• [Problem]
Lay out the stretch from the line containing "Regarding this image" through the end of the items as a Markdown table with columns Row and Line, one non-blank line per row, numbered in order. Leave the pictures out.

• [Exercise inputs]
BEGIN

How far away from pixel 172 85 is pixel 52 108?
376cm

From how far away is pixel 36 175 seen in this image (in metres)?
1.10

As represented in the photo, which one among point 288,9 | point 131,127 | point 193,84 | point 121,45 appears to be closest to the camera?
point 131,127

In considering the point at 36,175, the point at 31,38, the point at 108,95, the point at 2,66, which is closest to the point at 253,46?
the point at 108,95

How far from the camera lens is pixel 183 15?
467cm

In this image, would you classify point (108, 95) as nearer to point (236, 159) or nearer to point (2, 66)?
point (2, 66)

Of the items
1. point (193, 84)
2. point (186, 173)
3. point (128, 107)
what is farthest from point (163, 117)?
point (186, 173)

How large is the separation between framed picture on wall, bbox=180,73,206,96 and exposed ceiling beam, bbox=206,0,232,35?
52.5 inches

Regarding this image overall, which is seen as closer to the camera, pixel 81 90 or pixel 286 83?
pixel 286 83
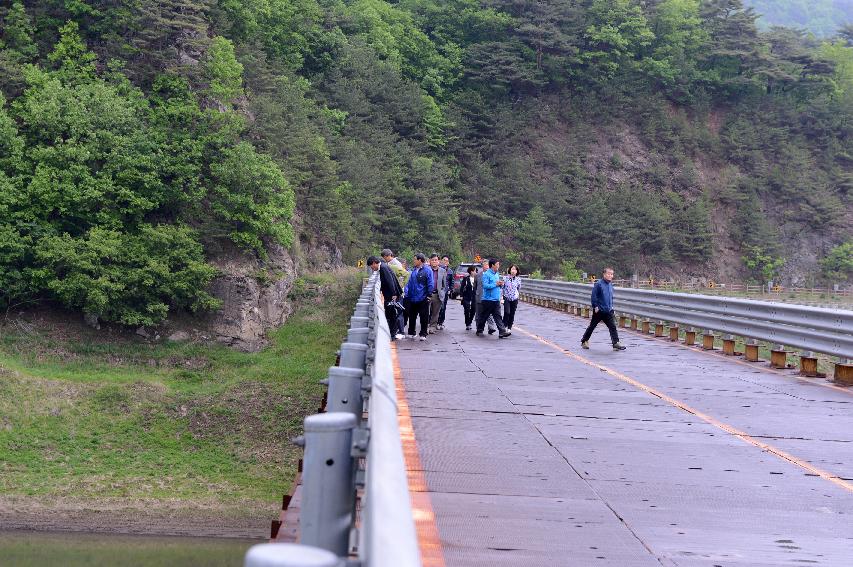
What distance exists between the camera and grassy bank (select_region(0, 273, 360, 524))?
33.6 metres

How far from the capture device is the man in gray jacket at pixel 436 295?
76.2ft

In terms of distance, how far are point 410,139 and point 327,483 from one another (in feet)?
265

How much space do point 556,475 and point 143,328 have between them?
43866 mm

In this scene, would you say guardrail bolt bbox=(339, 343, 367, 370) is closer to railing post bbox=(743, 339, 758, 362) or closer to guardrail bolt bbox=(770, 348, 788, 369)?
guardrail bolt bbox=(770, 348, 788, 369)

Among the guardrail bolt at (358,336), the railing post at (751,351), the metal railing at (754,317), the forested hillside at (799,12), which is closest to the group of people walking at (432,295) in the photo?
the metal railing at (754,317)

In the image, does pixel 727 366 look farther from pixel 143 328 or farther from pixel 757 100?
pixel 757 100

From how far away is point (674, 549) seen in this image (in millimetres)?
6125

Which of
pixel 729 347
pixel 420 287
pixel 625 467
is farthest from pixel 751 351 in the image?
pixel 625 467

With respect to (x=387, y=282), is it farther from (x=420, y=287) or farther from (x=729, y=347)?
(x=729, y=347)

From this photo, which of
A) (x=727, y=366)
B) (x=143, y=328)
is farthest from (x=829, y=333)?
(x=143, y=328)

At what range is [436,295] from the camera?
78.2 feet

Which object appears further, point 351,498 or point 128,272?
point 128,272

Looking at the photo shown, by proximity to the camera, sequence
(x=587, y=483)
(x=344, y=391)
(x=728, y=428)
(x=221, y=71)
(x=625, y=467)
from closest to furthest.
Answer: (x=344, y=391)
(x=587, y=483)
(x=625, y=467)
(x=728, y=428)
(x=221, y=71)

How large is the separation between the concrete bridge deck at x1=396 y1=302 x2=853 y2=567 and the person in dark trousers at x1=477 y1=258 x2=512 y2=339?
5.87m
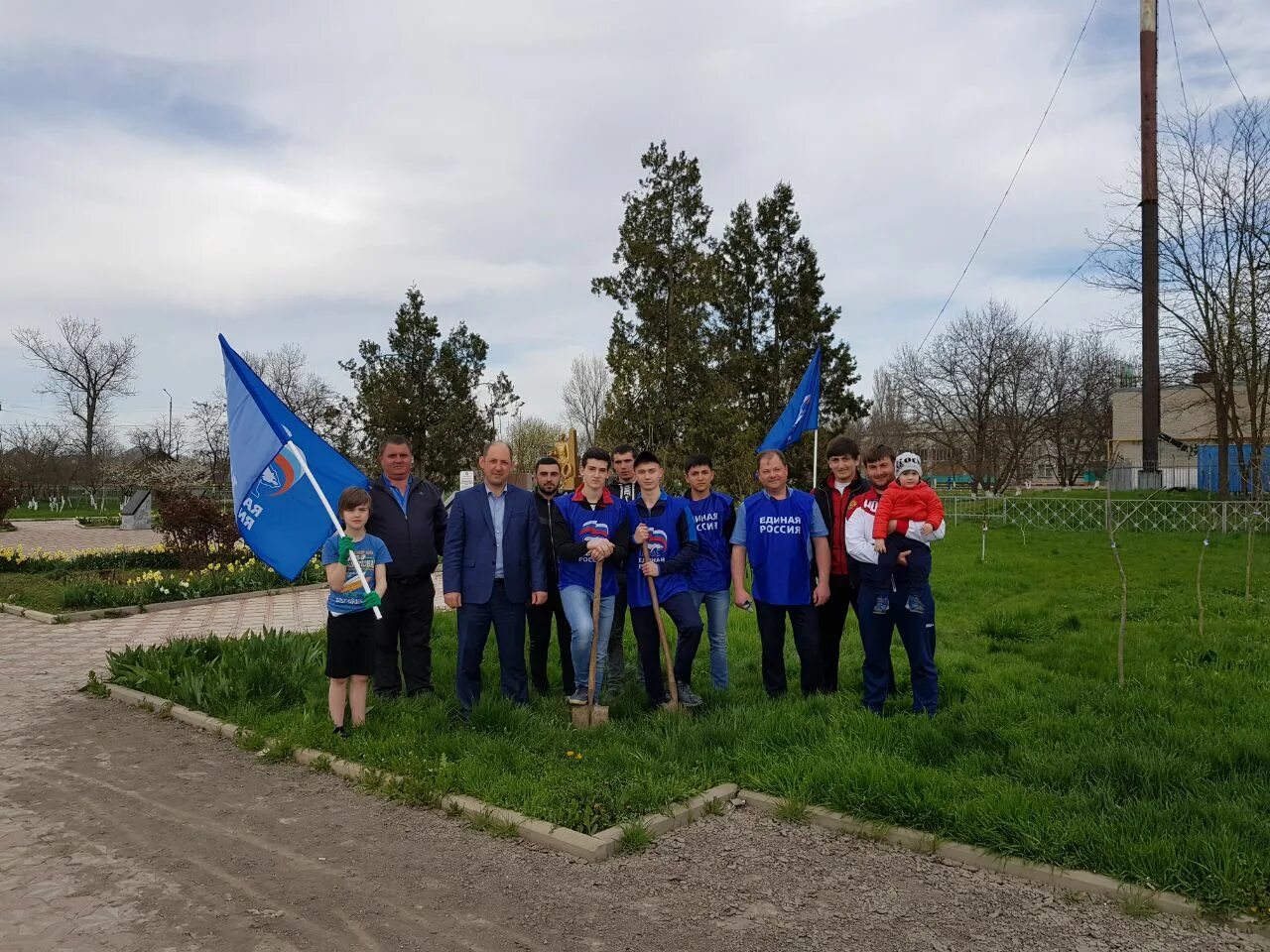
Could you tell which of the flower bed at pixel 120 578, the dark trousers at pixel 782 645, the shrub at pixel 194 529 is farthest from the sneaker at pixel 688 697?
the shrub at pixel 194 529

END

• [Solution to this problem]
| Row | Line |
|---|---|
| 1 | Regarding this image overall, which is seen as closer to the camera, pixel 81 90 or pixel 286 83? |
| 2 | pixel 286 83 |
| 3 | What distance exists between the camera and grassy bank (select_region(0, 273, 360, 524))? |
| 4 | 33.6 metres |
| 5 | How far from the capture device is the man in gray jacket at pixel 436 295? |
| 6 | 76.2ft |
| 7 | In terms of distance, how far are point 410,139 and point 327,483 from one another (in feet)? |
| 8 | 265 |
| 9 | How much space do point 556,475 and point 143,328 have between them? |
| 10 | 43866 mm |
| 11 | In this scene, would you say guardrail bolt bbox=(339, 343, 367, 370) is closer to railing post bbox=(743, 339, 758, 362) or closer to guardrail bolt bbox=(770, 348, 788, 369)? |
| 12 | guardrail bolt bbox=(770, 348, 788, 369) |
| 13 | Among the guardrail bolt at (358,336), the railing post at (751,351), the metal railing at (754,317), the forested hillside at (799,12), which is closest to the group of people walking at (432,295) in the photo? |
| 14 | the metal railing at (754,317) |
| 15 | In the image, does pixel 727 366 look farther from pixel 143 328 or farther from pixel 757 100? |
| 16 | pixel 757 100 |
| 17 | From how far away is point (674, 549) seen in this image (in millimetres)? |
| 18 | 6125 |
| 19 | Which of |
| 20 | pixel 729 347 |
| 21 | pixel 420 287 |
| 22 | pixel 625 467 |
| 23 | is farthest from pixel 751 351 in the image? |
| 24 | pixel 625 467 |
| 25 | With respect to (x=387, y=282), is it farther from (x=420, y=287) or farther from (x=729, y=347)? |
| 26 | (x=729, y=347) |
| 27 | From this photo, which of |
| 28 | A) (x=727, y=366) |
| 29 | B) (x=143, y=328) |
| 30 | is farthest from (x=829, y=333)? |
| 31 | (x=143, y=328) |
| 32 | At what range is [436,295] from the camera? |
| 33 | 78.2 feet |
| 34 | Which object appears further, point 351,498 or point 128,272? |
| 35 | point 128,272 |
| 36 | Looking at the photo shown, by proximity to the camera, sequence |
| 37 | (x=587, y=483) |
| 38 | (x=344, y=391) |
| 39 | (x=728, y=428) |
| 40 | (x=221, y=71) |
| 41 | (x=625, y=467) |
| 42 | from closest to furthest. |
| 43 | Answer: (x=344, y=391) |
| 44 | (x=587, y=483) |
| 45 | (x=625, y=467) |
| 46 | (x=728, y=428) |
| 47 | (x=221, y=71) |
| 48 | How large is the separation between the concrete bridge deck at x1=396 y1=302 x2=853 y2=567 and the person in dark trousers at x1=477 y1=258 x2=512 y2=339? |
| 49 | 5.87m |
| 50 | Could you tell which of the flower bed at pixel 120 578, the dark trousers at pixel 782 645, the shrub at pixel 194 529 is farthest from the sneaker at pixel 688 697? |
| 51 | the shrub at pixel 194 529 |